Camilo José Cela, Vagabundo ao Serviço de Espanha

Não é possível definir com precisão a origem temporal do projecto que, neste Livro Ibérico, tento resumir com um lote de imagens. Em 1994, aquando da primeira fotografia (Estação de Stª Apolónia, Lisboa, 1994), a minha ignorância em relação a Espanha era evidente e a Europa ainda uma miragem. Como o viajante anónimo no banco da estação, estava pronto para dar as costas ao Atlântico, contrariando a predisposição ancestral de um povo que sempre lidou mal com a sua situação geográfica. A fotografia da estação é um símbolo e uma âncora para o Livro Ibérico.

Viajei de oeste para este, atravessando a península até à Catalunha. Mais tarde, como o homem à beira-mar (Barcelona, 2000), movi-me, com o Mediterrâneo à direita, até às montanhas que separam Espanha de França. Vi o mar que banha a costa sul de Espanha – e que se afastou quase irremediavelmente da cultura portuguesa –, pela primeira vez, em 1996. Mais tarde, após franquear uma das portas de saída do continente e passagem sinistra para outro mundo (Algeciras, 2002), atravessei-o no lugar onde se encolhe para logo recuperar a desmensura transformado em oceano.

Durante esses anos, cortei a península pelo maciço central, sob o calor inclemente do Verão ibérico ou sujeito à invernia da meseta; contemplei, tantas vezes, as paisagens agrestes de Castela, Estremadura e Aragão; espreitei o norte galego e o sul andaluz, onde se vive do mar e da terra numa harmonia invejável; subi os Pirenéus, verdes em ocasiões, brancos noutras; redescobri o Algarve e a Beira Alta da minha infância; percorri a região de Trás-os-Montes, desde sempre presente nas minhas tradições familiares; mantive a relação estável e duradoura com as planícies alentejanas; visitei, em poucos anos e com uma avidez inconsolável, Salamanca, Segóvia, Ávila, Mérida e Toledo; percorri as ruas de Madrid e Barcelona; reconciliei-me com o Atlântico em Vigo e em Cádis. Percebi que os rios Minho e Guadiana são fronteiras débeis e que o Tejo, no estuário, representa uma barreira maior entre uma margem sul suburbana e uma cidade que aspira, sem grande sucesso, a um cosmopolitismo europeu.

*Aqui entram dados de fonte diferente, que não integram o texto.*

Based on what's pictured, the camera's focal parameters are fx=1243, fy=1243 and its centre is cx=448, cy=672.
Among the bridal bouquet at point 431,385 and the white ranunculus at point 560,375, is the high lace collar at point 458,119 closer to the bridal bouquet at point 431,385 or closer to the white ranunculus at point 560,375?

Camilo José Cela conclui, na obra referida em epígrafe, que a experiência não é possível a um único vagabundo. Quase todo o viajante é, como aquele que Cela descreve (ele próprio, note-se): «homem de boa intenção, mas também de dias e bolsa contados». Cito-o para reforçar a ideia de que o «Livro Ibérico» não é um retrato documental da península, e que a sua incompletude, num sentido quase godeliano, é indissociável da viagem que iniciei ao preparar este trabalho. Se a um documento se assemelha, talvez seja porque representa as experiências descritas no parágrafo anterior, umas vezes de forma mais explícita, outras – e escrevo isto com consciência da possível impertinência de algumas imagens – com um carácter mais obscuro e cifrado. O Livro Ibérico é uma reflexão sobre a troca de uma identidade, ténue e duvidosa, por outra, mais forte, mais abrangente, mais realista.